Neither weapons nor transit
In his speech, the president of the Spanish government said that "the Jewish people have suffered countless persecutions and injustices throughout history, including the most atrocious of all, which was the Holocaust."
He added that "after so much suffering, they deserve to have their own state and deserve to feel safe in it."
Sanchez reinforced that Spain "will support always Israel's right to exist, to guarantee its security and prosper,” but then noted that, after October 7, 2023, what was initially an operation against the “atrocious Hamas attacks, has ended up becoming a new wave of illegal occupations and an unjustifiable attack against the Palestinian civilian population.”
The first measure announced is “the urgent approval of a royal decree law that legally consolidates the arms embargo on Israel.”
Although Spain has applied this de facto since October 2023, this mechanism goes a step further and establishes a “legal and permanent prohibition on buying and selling weapons, ammunition and military equipment to Israel.”
This is a measure that its governing partner, the left-wing Sumar party, whose visible head is Yolanda Diaz, had long been demanding.
Spain is not one of the major suppliers of arms to Israel and this embargo is not a measure that will significantly affect it in in terms of logistics to the Israeli security forces.
Sanchez himself acknowledged this: “We alone cannot stop the Israeli offensive, but that does not mean that we will not stop trying.”
At the same time, in recent months Spain urged other European countries to take this measure and suspend arms shipments to Israel.
The main suppliers of arms to Israel are the United States, Germany and Italy. Furthermore, Israel itself is one of the largest arms exporters in the world, so it also has a powerful national industry.
“The international community is not knowing how to stop this tragedy,perhaps because the world's great powers have ended up stuck between indifference to a conflict that never ends and complicity with Prime Minister Netanyahu's government," the president said.
Another measure is a ban on entry to Spain for "all those who directly participate in genocide, human rights violations, and war crimes in the Gaza Strip," although Sanchez did not specify who will be affected or, specifically, whether this includes Netanyahu.
Measures against settlements
Another part of the package of measures affects settler settlements in the occupied West Bank. The settlements are considered illegal under international law, although Israel denies this.

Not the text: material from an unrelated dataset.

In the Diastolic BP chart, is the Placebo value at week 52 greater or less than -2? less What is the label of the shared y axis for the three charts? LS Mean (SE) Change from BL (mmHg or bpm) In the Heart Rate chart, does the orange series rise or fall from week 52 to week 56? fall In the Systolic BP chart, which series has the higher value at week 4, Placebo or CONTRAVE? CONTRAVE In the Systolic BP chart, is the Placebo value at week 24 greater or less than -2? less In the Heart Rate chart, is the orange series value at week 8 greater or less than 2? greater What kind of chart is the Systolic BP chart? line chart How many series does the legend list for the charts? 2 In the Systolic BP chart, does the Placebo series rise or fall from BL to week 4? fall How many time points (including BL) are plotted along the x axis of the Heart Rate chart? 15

One of these actions by the Spanish government will be a ban on importing products from these settlements "with the aim of combating these occupations, stopping the forced displacement of the Palestinian population, and keeping the two-way solution alive." states.”

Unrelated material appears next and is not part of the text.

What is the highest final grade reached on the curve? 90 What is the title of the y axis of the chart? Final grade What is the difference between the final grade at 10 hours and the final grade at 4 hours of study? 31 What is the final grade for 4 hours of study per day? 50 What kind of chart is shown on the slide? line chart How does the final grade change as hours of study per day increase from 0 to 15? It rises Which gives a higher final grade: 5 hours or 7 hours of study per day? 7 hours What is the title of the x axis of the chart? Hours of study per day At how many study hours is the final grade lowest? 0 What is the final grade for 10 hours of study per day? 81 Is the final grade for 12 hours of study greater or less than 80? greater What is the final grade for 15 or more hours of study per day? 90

The draft agreement for a two-state solution to the conflict between Israelis and Palestinians established Palestinian Authority (PA) administration in areas that Israel conquered and occupied in the 1967 Six-Day War. But Israeli settler settlements continued to grow in recent years.
Another measure Sanchez announced affects Spanish citizens residing in these settlements. From now on, consular services will be limited “to the minimum assistance legally required.”
He also said the Spanish government would increase aid to the Palestinian Authority and the United Nations Relief and Works Agency for Palestine Refugees in the Near East (UNRWA).